## Work to be completed
Please copy the lines below word for word, keeping every character, space, and punctuation mark unchanged.

## Dataset content
* * * * * * *

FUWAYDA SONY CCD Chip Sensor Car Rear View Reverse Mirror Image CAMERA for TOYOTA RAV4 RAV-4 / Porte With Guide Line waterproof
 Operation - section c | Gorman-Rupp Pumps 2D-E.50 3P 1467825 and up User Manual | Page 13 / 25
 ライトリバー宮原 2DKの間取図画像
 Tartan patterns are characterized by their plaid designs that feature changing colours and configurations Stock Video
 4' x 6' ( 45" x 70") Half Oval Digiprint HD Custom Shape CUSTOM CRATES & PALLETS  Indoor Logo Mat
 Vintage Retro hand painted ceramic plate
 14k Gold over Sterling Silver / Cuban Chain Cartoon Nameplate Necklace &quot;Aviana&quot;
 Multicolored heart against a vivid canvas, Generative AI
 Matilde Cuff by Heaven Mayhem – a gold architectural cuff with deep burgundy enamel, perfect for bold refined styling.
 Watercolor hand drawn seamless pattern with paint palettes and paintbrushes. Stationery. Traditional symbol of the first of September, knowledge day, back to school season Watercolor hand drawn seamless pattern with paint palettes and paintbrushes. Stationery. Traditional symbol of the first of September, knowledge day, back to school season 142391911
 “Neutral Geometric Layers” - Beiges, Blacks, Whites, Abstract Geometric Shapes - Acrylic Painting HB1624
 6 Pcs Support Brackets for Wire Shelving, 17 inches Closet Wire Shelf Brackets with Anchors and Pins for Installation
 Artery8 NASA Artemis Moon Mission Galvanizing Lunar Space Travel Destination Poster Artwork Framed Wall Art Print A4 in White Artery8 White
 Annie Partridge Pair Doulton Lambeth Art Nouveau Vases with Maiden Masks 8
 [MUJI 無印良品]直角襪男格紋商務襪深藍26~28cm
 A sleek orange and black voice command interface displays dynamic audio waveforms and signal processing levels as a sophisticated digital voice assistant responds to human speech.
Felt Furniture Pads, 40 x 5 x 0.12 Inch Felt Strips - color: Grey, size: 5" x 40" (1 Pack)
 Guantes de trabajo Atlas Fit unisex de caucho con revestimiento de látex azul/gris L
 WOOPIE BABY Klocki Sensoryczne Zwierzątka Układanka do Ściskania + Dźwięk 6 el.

* * * * * * *

## Result of the task
FUWAYDA SONY CCD Chip Sensor Car Rear View Reverse Mirror Image CAMERA for TOYOTA RAV4 RAV-4 / Porte With Guide Line waterproof
 Operation - section c | Gorman-Rupp Pumps 2D-E.50 3P 1467825 and up User Manual | Page 13 / 25
 ライトリバー宮原 2DKの間取図画像
 Tartan patterns are characterized by their plaid designs that feature changing colours and configurations Stock Video
 4' x 6' ( 45" x 70") Half Oval Digiprint HD Custom Shape CUSTOM CRATES & PALLETS  Indoor Logo Mat
 Vintage Retro hand painted ceramic plate
 14k Gold over Sterling Silver / Cuban Chain Cartoon Nameplate Necklace &quot;Aviana&quot;
 Multicolored heart against a vivid canvas, Generative AI
 Matilde Cuff by Heaven Mayhem – a gold architectural cuff with deep burgundy enamel, perfect for bold refined styling.
 Watercolor hand drawn seamless pattern with paint palettes and paintbrushes. Stationery. Traditional symbol of the first of September, knowledge day, back to school season Watercolor hand drawn seamless pattern with paint palettes and paintbrushes. Stationery. Traditional symbol of the first of September, knowledge day, back to school season 142391911
 “Neutral Geometric Layers” - Beiges, Blacks, Whites, Abstract Geometric Shapes - Acrylic Painting HB1624
 6 Pcs Support Brackets for Wire Shelving, 17 inches Closet Wire Shelf Brackets with Anchors and Pins for Installation
 Artery8 NASA Artemis Moon Mission Galvanizing Lunar Space Travel Destination Poster Artwork Framed Wall Art Print A4 in White Artery8 White
 Annie Partridge Pair Doulton Lambeth Art Nouveau Vases with Maiden Masks 8
 [MUJI 無印良品]直角襪男格紋商務襪深藍26~28cm
 A sleek orange and black voice command interface displays dynamic audio waveforms and signal processing levels as a sophisticated digital voice assistant responds to human speech.
Felt Furniture Pads, 40 x 5 x 0.12 Inch Felt Strips - color: Grey, size: 5" x 40" (1 Pack)
 Guantes de trabajo Atlas Fit unisex de caucho con revestimiento de látex azul/gris L
 WOOPIE BABY Klocki Sensoryczne Zwierzątka Układanka do Ściskania + Dźwięk 6 el.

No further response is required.